Microsoft taps Gameye to help power multiplayer for Microsoft Studios games

Xbox One Family
Xbox One Family (Image credit: Windows Central)

Microsoft announced today that it is partnering with Gameye, a Rotterdam-based company that focuses on delivering enhanced multiplayer infrastructure for multiplayer games. Through the partnership, Gameye's container-based system will join Microsoft Azure to give Microsoft Studios developers access to the APIs necessary to enable low-latency multiplayer and competitive play across their games.
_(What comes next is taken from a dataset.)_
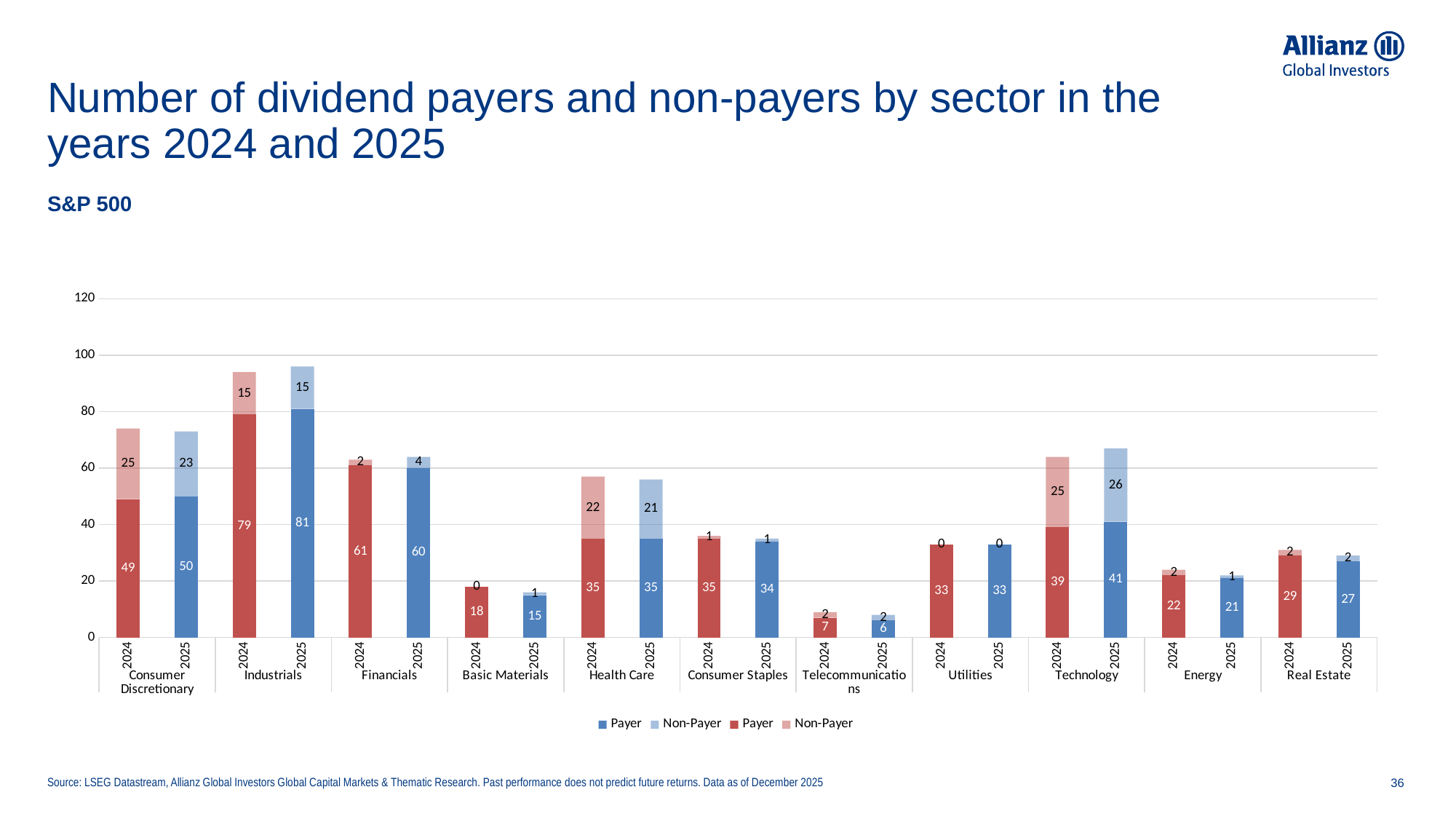
Which sector had the lowest number of dividend payers in 2025? Telecommunications What is the total number of companies (payers plus non-payers) in the Industrials sector in 2025? 96 Which sector had the highest number of dividend payers in 2024? Industrials How many dividend payers did the Industrials sector have in 2025? 81 How many sectors are shown on the x axis of the chart? 11 Which index does the chart cover, according to the subtitle? S&P 500 What type of chart is used on this slide? Stacked bar chart Which had more non-payers in 2024: Health Care or Technology? Technology Is the total height of the Industrials 2024 bar greater or less than 80? greater By how much did the number of non-payers in Consumer Discretionary change from 2024 (25) to 2025 (23)? 2 How many non-payers did the Technology sector have in 2025? 26 How many entries does the chart legend list? 4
"Through this collaboration, Gameye will work with Microsoft Azure to provide the market with a cutting edge, scalable multiplayer API, a solution that engages container server technology and an enterprise grade orchestrator to take competitive gaming to new heights of connectivity and stability," Gameye said in a press release. Gameye's tech is meant to help players access a network of the "lowest latency servers," potentially killing lag and ensuring competitive play remains as responsive as possible.

Gameye says it will be able to deploy containers within five seconds anywhere in the world, and each container can scale based on the need of the game. With the ability to scale up and downscale rapidly with sessions and matches, the partnership with Azure will allow Gameye's tech to be rolled out worldwide.
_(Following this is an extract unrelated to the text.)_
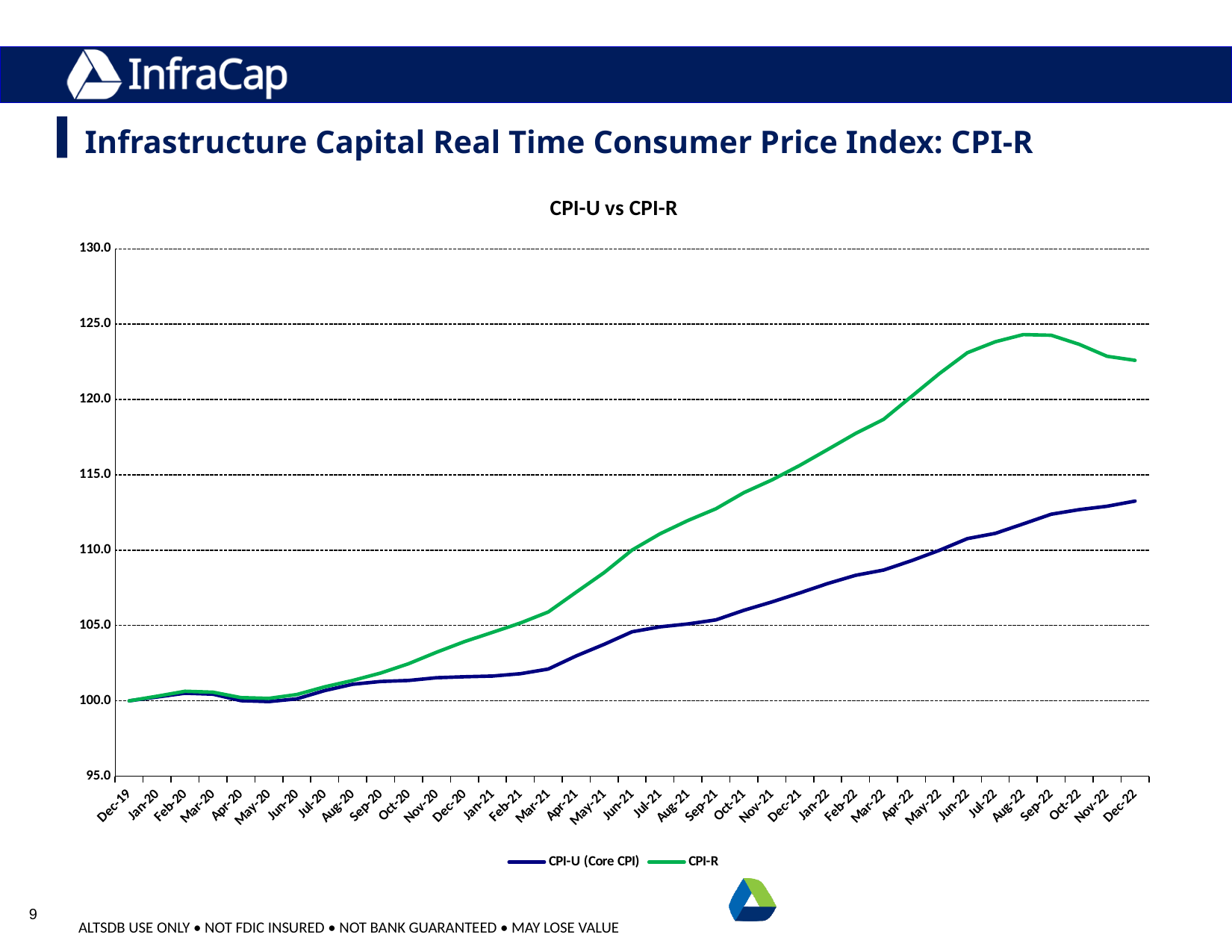
How many series does the legend list? 2 At Dec-22, which series has the higher value, CPI-U (Core CPI) or CPI-R? CPI-R Is the value of CPI-R at Aug-22 greater or less than 120.0? greater Is the value of CPI-R at Apr-21 greater or less than 105.0? greater What kind of chart is shown on the slide? Line chart What is the title of the chart? CPI-U vs CPI-R Does the CPI-U (Core CPI) line generally rise or fall from Dec-19 to Dec-22? Rise Is the value of CPI-U (Core CPI) at Dec-21 greater or less than 105.0? greater What colour is the CPI-R line? Green How many monthly points are plotted along the x axis, from Dec-19 to Dec-22? 37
"We're thrilled to be recognised by an industry leader as iconic and visionary as Microsoft for the potential our technology can offer to their game studios," said Gameye CEO Sebastiaan Heijne in a press release. "Our API is the fastest and most advanced that the industry has seen so far, and with Microsoft we will become an industry-leading benchmark in container server technology."

Gameye will be on hand to demonstrate its tech at the Microsoft stand at GDC 2019 later this month.

Dan Thorp-Lancaster is the former Editor-in-Chief of Windows Central. He began working with Windows Central, Android Central, and iMore as a news writer in 2014 and is obsessed with tech of all sorts. You can follow Dan on Twitter @DthorpL and Instagram @heyitsdtl

  • LOL, they should know this already!!!
  • I wish they'd invest in local multiplayer. Doesn't have to exclude online multiplayer, but local multiplayer is far more desirable if you want to train young children to play together without immediately putting them online.
  • I think for them local multiplayer isn't good for business. Meaning they want everyone to have their own console + copy of the game + subscription to play online + microtransactions...
  • Most of their own games have local multiplayer, and after backlash from Halo 5, I expect that trend to continue.
  • "Invest" in local multiplayer... there's no latency issue, any issue... there's nothing to "invest"... Anyway, as what Sin said, next Halo will have split screen.
    As for those games with no split screen... you can cross-gen-play/save with Xboxes from now on, so, it'd be a lotta easier for you to play with your kids, if you don't sell your older Xbox when you get a new one.
    Personally, I hate split screen due to the small viewport. I prefer my own monitor/TV.
    I have 2 bros and we always has 3 consoles and 3 monitor/TVs when we were living together.
    We even had a basement theater in one of our house.
  • @Hirox
    Invest as in putting dev team and resource into having the feature in their games.
  • Re-budgeting resources for new feature is unlikely to happen during mid development.
    Doing it from the beginning of the project requires no much extra "investment".